[Passage shown]
━━━━━━━━━━━━━━━━━━━━

It is the Cross that we see prefigured in the gold scorpion, the symbol of sin and death, that gives life in today’s first reading. It is the Cross that Isaiah prophezies about when he fortells the coming of the Suffering servant, the Messiah—who will die for his people.
The Cross is everywhere in Scriptures because it is the fulfillment of God’s plan to save Man. However, even though all of scripture testifies to it the Cross is still a surprise and a great source of scandal to many people who can not imagine that God loves us so much. But this is the mystery of our faith: God became man, so that we could btecome like God. He became man so that He could die for us on the Cross and so that in His Body and His Blood, washed clean by the blood and water that flowed from his pierced side we could regain the image and likeness of God.
As we say during Lent: Lord by your Cross and Resurrection you have set us free, you are the savior of the world!
Take a second to think about this mystery, think for a second how bizare and revolutionary a thought it is, that our God, that the almighty creator of the world would humble himself and die for his creation. And yet this is what we believe, this is what sets Christianity apart from all other religions. At the center of our Catholic faith is the life giving Cross whose sacrifice we offer on this and on every altar a real event, a current event, happening not just two thousand years ago
but happening now, and every day, in each of our lives. And so we Christians MUST embrace the cross each day! If we truly believe that our God died for us then we must be willing to die for each other. This is the most perfect fulfillment of the law of love: there is no greater love, than to lay down your life for a friend.
That is why the Mass is so important to the Church, because at the Mass we remember and thank God for Christ’s cross and in thanksgiving to God we offer up everything in our life joining all our joys and all our sufferings together with Jesus’ sacrifice on Calvary the Sacrifice of Christ’s Cross.
This is also why the priesthood is so important to the Church, Christ called twelve men, twelve Apostles, to preach the message of the Cross and to help those who believe and accept it to make it a reality in their lives. This is what priests, from the time of the Apostles o our very day have done for us, on our behalf. They stand, with Christ, as an intermediary between God and His bride the Church making present in word and sacrament the Gospel of Jesus Christ, which is nothing less than the Love of God for us. How poor a representation is our worship of the reality of what is going at the Mass.
Like all Christians, Priests are called on to make real sacrifices for our bride, the Church and when we say the Church, we don’t mean the buildings ut all of you who are part of Christ through baptism. Priests make these sacrifices willing, out of love modling their lives on the life of Jesus, who made similar sacrifices and in spite of all that Priests give up, what I have found is that by giving up, good things, that would distract me from my work I have been filled with so many other joys and blessings.

━━━━━━━━━━━━━━━━━━━━

[To be done]
(a) Can you reproduce the homily on the Cross word for word, starting at "Like all Christians, Priests" and ending at "joys and blessings."?
(b) How might the homily on the Cross carry on after its last sentence? Write the next part.

[Data]

━━━━━━━━━━━━━━━━━━━━

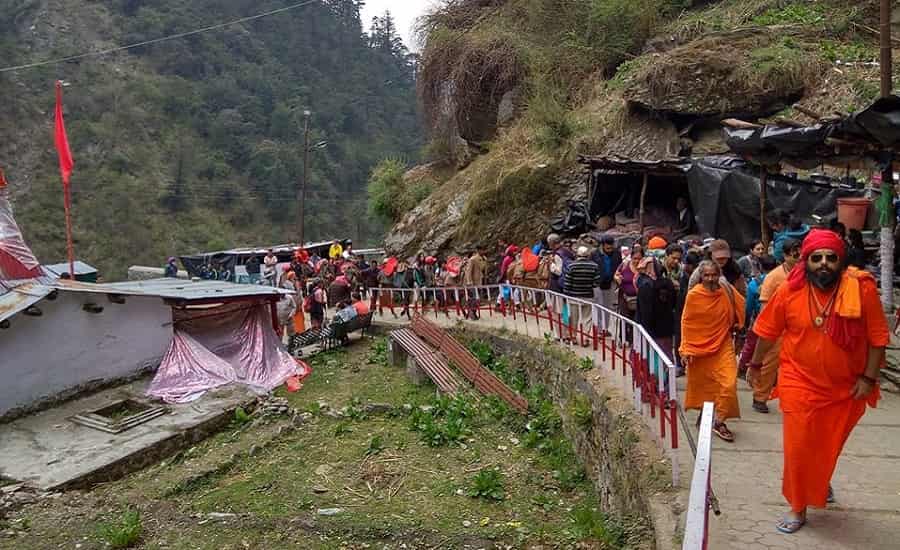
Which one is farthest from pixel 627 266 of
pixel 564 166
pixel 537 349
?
pixel 564 166

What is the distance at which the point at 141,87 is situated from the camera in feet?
194

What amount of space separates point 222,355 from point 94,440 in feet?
11.9

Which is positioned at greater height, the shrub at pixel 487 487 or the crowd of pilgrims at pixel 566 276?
the crowd of pilgrims at pixel 566 276

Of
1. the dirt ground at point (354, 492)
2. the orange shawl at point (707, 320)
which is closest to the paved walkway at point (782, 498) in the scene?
the orange shawl at point (707, 320)

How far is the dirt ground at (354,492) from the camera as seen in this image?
20.0ft

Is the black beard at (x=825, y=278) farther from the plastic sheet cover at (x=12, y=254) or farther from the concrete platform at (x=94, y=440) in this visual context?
the plastic sheet cover at (x=12, y=254)

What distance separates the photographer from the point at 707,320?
5.30 m

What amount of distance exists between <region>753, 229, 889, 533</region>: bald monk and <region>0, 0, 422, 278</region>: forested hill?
129 ft

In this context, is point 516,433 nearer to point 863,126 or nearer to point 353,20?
point 863,126

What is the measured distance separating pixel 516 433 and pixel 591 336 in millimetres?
1769

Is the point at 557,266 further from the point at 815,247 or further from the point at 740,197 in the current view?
the point at 815,247

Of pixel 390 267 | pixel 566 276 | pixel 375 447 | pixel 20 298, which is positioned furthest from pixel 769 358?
pixel 390 267

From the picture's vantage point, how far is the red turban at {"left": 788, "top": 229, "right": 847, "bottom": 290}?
378cm

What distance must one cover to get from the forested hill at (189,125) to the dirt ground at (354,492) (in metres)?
33.7
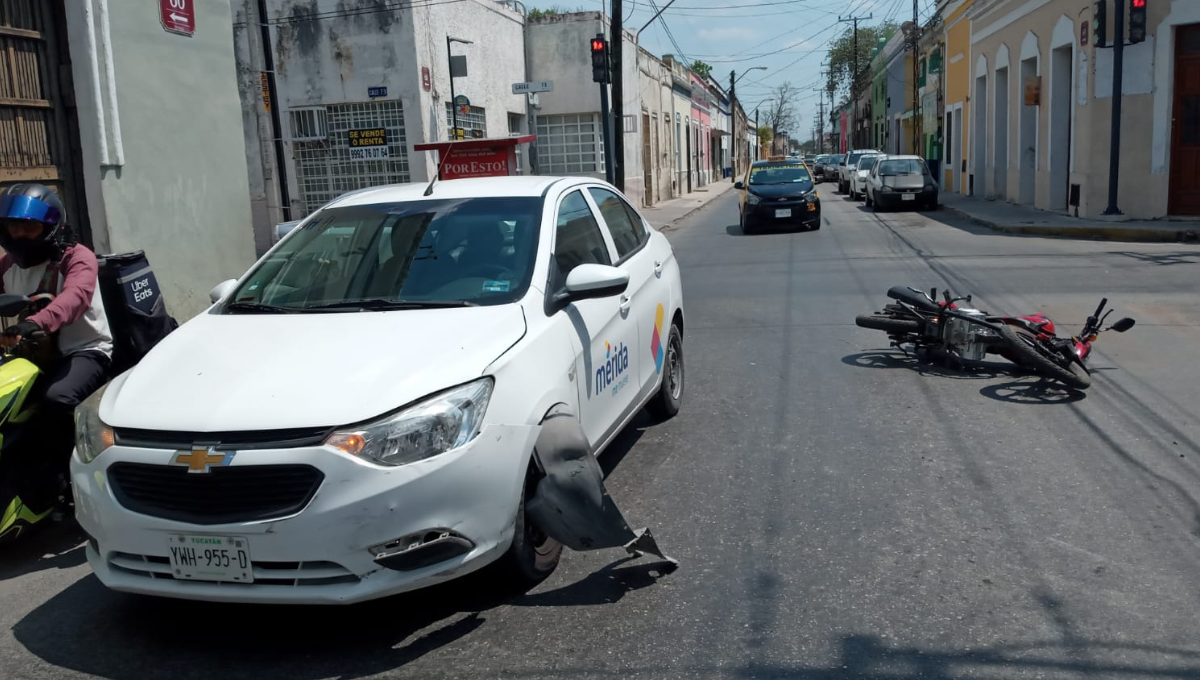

━━━━━━━━━━━━━━━━━━━━

[Responses in order]
(a)
Like all Christians, Priests are called on to make real sacrifices for our bride, the Church and when we say the Church, we don’t mean the buildings ut all of you who are part of Christ through baptism. Priests make these sacrifices willing, out of love modling their lives on the life of Jesus, who made similar sacrifices and in spite of all that Priests give up, what I have found is that by giving up, good things, that would distract me from my work I have been filled with so many other joys and blessings.

(b)
I am not sure people like the idea of sacrifices, anymore of embracing the cross and suffering. But in case you get the wrong idea, you should know that its not just priests who are called on to make sacrifices. Those of you who are parents, or who know anything about raising children know that true parenthood is just a series of sacrifices. And in truth even before you have kids, true love, as married people, requires compromises and sacrifices for the good of your husband or wife. Similarly, while the sacrifices of the priesthood are different from the sacrifices that a religious, sister or brother, monk or nun, make they too make sacrifices.
All Christians are baptized into the cross, and if we love God we can’t escape the reality of sacrificial suffering. But just as in death Christ found life, when we die to ourselves when we sacrifice, all of us find life, and joy, and peace
God has a plan for each of us, He who made us, knows us better than we know ourselves and he has written into our heart an identity and a plan, a plan for how we are to grow in holiness, happiness, and love.
Following God’s plan, always entails the Cross, and yet it is the only way for our lives to be truly satisfying.
When I was young, a boy of just five, I felt a longing in my heart to embrace the Cross to serve God and His people as a priest. But in time I allowed myself to forget this thought afraid of the sacrifices and crosses it entailed. And while every now and them, my mind drifted back to thoughts of being a priest, each time I rejected this thought.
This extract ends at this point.